Go through the entries below and return every line that contains "Zealand".

- - - - - - -

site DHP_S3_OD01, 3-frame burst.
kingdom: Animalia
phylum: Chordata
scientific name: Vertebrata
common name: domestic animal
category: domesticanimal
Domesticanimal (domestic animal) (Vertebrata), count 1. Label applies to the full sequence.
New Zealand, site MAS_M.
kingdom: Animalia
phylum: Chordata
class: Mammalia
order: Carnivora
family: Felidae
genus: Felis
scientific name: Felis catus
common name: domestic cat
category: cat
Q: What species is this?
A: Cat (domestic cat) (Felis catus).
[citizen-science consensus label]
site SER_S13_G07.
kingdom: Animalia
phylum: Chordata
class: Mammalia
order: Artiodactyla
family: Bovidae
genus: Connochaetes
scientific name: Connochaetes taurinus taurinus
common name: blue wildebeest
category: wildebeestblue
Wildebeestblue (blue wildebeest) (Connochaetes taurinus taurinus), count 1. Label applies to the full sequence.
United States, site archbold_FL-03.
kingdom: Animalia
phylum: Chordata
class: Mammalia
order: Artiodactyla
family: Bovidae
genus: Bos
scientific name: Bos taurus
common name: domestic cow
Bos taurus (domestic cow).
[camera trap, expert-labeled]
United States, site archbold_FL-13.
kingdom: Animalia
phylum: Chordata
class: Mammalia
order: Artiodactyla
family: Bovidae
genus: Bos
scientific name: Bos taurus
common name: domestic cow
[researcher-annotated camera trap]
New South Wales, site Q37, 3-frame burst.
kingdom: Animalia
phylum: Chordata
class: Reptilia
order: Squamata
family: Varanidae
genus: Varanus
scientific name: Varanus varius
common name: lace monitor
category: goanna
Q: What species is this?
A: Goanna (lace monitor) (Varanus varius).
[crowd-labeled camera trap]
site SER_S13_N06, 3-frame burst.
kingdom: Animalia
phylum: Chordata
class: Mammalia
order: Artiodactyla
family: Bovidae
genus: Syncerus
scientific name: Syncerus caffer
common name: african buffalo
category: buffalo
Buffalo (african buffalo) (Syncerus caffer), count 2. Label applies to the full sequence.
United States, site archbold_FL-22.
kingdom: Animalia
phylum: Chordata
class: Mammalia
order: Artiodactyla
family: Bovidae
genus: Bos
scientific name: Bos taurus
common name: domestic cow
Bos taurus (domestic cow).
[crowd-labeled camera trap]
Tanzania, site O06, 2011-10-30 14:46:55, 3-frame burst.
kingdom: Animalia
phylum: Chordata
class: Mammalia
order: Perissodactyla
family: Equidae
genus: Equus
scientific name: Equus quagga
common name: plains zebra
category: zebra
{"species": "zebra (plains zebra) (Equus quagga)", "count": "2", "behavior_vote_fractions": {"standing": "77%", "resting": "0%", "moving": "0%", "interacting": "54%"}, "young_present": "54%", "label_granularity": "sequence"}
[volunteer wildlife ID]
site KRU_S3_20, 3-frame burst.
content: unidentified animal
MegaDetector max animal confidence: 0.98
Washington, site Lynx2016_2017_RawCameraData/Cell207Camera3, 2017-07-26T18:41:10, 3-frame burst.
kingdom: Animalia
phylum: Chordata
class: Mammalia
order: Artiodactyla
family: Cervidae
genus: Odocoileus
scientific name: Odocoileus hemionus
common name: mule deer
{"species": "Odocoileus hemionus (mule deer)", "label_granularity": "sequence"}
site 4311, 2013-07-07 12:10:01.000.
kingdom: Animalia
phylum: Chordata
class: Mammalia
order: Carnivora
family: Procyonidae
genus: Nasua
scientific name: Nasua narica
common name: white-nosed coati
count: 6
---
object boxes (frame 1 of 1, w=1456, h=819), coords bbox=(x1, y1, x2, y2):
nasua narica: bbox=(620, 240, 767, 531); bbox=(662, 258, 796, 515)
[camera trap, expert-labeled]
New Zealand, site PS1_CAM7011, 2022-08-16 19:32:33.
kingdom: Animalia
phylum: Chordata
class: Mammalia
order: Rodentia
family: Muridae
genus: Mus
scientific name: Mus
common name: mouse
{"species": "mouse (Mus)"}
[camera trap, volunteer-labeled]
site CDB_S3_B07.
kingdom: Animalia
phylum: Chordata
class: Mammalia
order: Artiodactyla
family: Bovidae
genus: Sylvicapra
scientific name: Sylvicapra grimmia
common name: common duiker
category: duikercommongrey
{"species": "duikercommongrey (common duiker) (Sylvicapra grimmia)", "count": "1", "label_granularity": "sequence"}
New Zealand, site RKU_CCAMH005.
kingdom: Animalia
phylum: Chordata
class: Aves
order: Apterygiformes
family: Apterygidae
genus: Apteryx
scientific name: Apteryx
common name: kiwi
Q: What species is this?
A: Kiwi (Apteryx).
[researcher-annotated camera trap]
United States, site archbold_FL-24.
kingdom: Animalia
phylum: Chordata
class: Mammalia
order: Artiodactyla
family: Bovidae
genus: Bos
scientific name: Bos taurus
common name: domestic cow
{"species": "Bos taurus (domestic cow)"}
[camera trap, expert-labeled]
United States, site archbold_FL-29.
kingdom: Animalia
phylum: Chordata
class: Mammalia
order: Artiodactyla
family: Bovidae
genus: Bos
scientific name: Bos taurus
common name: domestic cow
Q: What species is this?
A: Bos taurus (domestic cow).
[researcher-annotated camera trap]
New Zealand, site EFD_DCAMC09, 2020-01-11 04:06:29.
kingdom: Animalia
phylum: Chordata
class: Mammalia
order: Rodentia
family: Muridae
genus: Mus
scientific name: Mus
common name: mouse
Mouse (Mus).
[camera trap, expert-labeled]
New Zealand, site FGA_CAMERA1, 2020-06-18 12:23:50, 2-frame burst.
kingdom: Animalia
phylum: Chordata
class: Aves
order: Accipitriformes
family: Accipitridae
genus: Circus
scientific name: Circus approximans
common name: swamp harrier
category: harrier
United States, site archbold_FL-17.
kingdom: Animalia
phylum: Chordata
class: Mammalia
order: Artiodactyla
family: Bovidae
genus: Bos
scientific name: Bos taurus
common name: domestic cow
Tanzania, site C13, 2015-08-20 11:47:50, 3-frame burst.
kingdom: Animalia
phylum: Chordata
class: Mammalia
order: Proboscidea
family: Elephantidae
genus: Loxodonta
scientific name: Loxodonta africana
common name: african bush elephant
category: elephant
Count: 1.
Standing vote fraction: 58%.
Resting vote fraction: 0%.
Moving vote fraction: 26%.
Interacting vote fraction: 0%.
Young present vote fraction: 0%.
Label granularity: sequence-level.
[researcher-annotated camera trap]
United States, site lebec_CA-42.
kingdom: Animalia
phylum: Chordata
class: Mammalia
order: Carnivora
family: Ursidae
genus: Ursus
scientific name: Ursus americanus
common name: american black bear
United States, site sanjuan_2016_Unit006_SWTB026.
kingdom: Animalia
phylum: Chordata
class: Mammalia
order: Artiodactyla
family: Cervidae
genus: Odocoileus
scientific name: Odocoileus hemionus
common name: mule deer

- - - - - - -

WRITTEN REPLY:
New Zealand, site MAS_M.
New Zealand, site PS1_CAM7011, 2022-08-16 19:32:33.
New Zealand, site RKU_CCAMH005.
New Zealand, site EFD_DCAMC09, 2020-01-11 04:06:29.
New Zealand, site FGA_CAMERA1, 2020-06-18 12:23:50, 2-frame burst.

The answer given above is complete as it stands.